BEGIN Supplied information

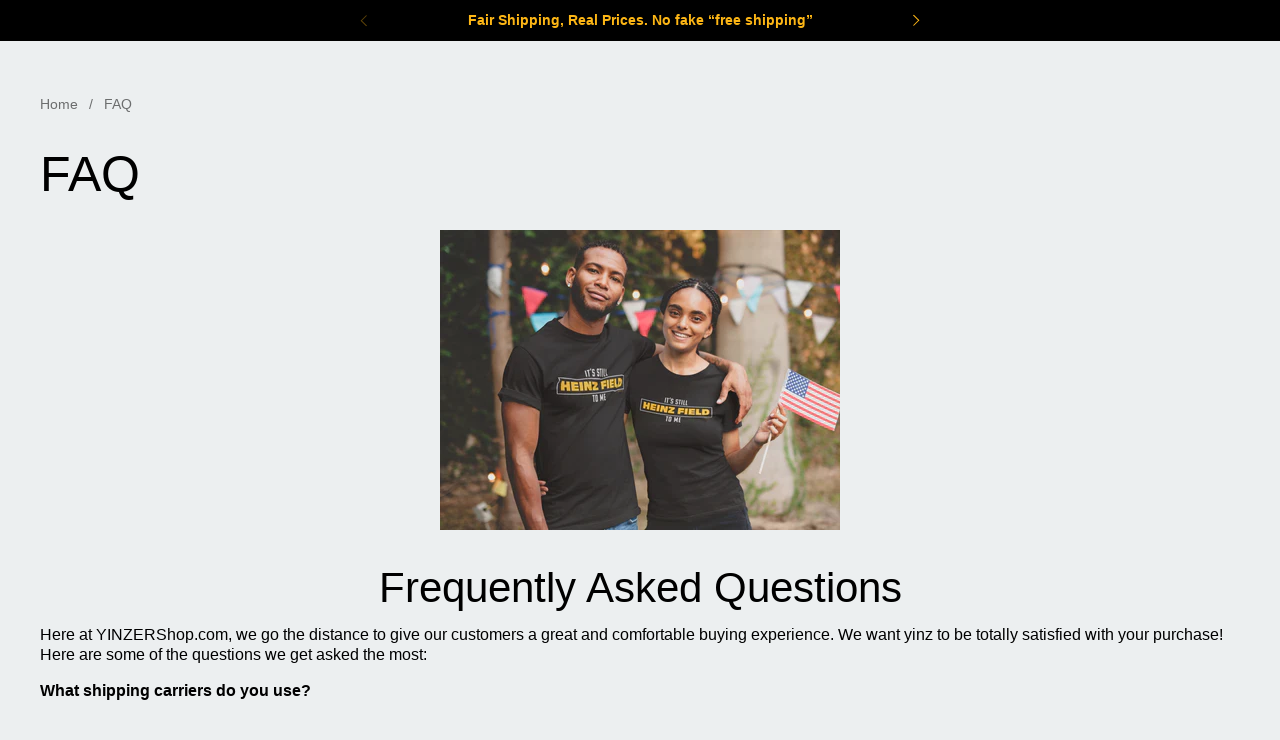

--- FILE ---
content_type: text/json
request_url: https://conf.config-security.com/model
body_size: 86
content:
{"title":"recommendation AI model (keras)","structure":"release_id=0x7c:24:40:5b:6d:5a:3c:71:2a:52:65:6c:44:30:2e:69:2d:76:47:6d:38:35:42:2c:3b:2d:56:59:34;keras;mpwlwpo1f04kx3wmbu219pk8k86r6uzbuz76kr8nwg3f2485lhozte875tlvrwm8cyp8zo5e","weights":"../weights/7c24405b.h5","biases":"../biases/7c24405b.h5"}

END Supplied information

*What the task asks*. Check each line of the data above for the word "model". Report how many lines have it, and nothing else.

*Solution for this problem*. 2